What are the characteristics of a complex number? (1 point)
What is the relationship between a complex number and its conjugate? (2 point)
Describe the usefulness of the conjugate and its effect on other complex numbers. (2 points)

Answer 1

A complex number is a number of the form
a + bi,
where a and b are real numbers, and i is defined as i^2 = -1

Answer 2

For complex number a + bi, its complex conjugate is a - bi.

Answer 3

A complex number may have b = 0, in which case it's purely real.
For a complex number in which b is not zero, i.e., it does have an imaginary part, then by multiplying it by its complex conjugate the product is a real number.

Answer 4

Thanks! but what about equations like this one...

Answer 5

A complex number is made up of both real and imaginary components.

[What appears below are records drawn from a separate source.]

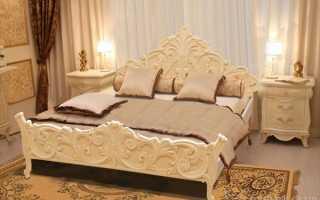 Резная кровать в интерьере спальни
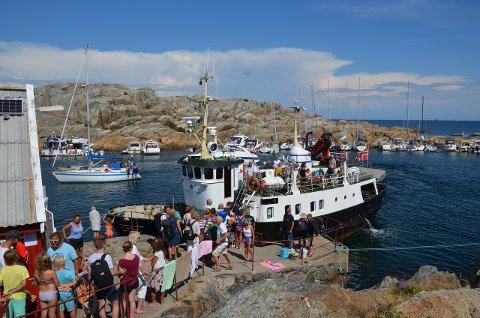 MANGE GJESTER: Det ble mange ekstraturer på grunn av det store antallet av passasjerer som ønsket å benytte seg av rutebåten.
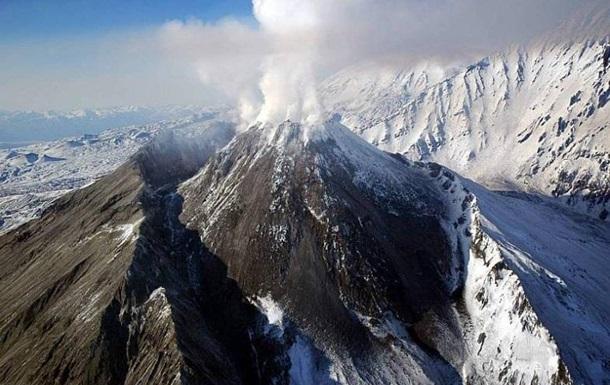 На Камчатці встановлений найвищий рівень небезпеки для авіації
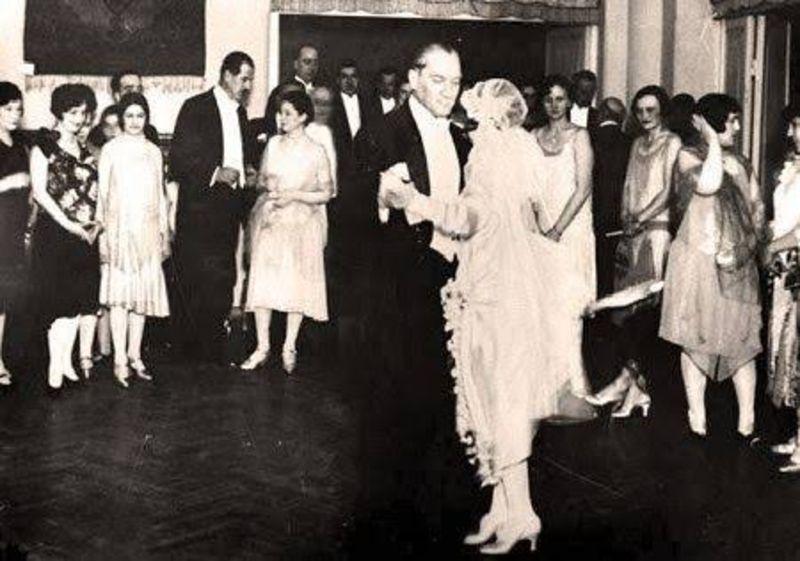 Atatürk, manevi kızı Nebile ile dans ederken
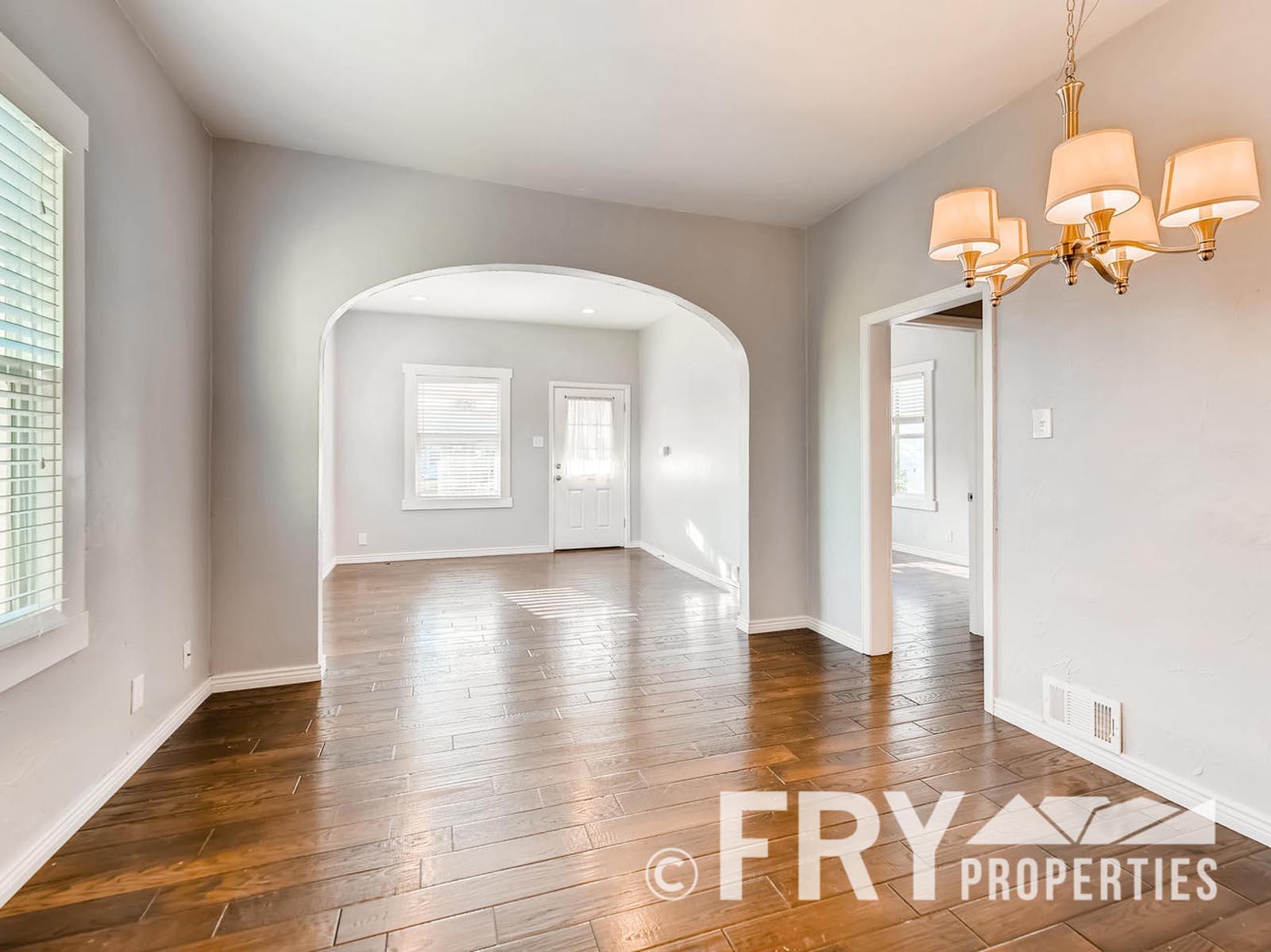 2808 S Delaware Street-large-008-3-Dining Room-1499x1000-72dpi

It can be represented by an expression of the form (a+bi), where a and b are real numbers and i is imaginary. When defining i we say that\[i=\sqrt{-1}\]

Answer 6

A fraction with a complex number in the denominator is not considered to by siplified. Taking advantage of the fact that by multiplying a complex number by its complex conjugate you get a purely real number, to simplify a fraction that has a complex number in the denominator, multiply the numerator and denominator of the fraction by the complex conjugate of the denominator. The denominator becomes real and the fraction is considered to be simplified.

Answer 7

\[\frac{ √-49 }{ (3+4i)-(2-5i)}\]

Answer 8

that was the hardest question

Answer 9

First, simplify the denominator.
Also, simplify the numerator/

Answer 10

i got 63 + 7i/ 82

Answer 11

correct

Answer 12

Thank you :D

Answer 13

Gave ya a medal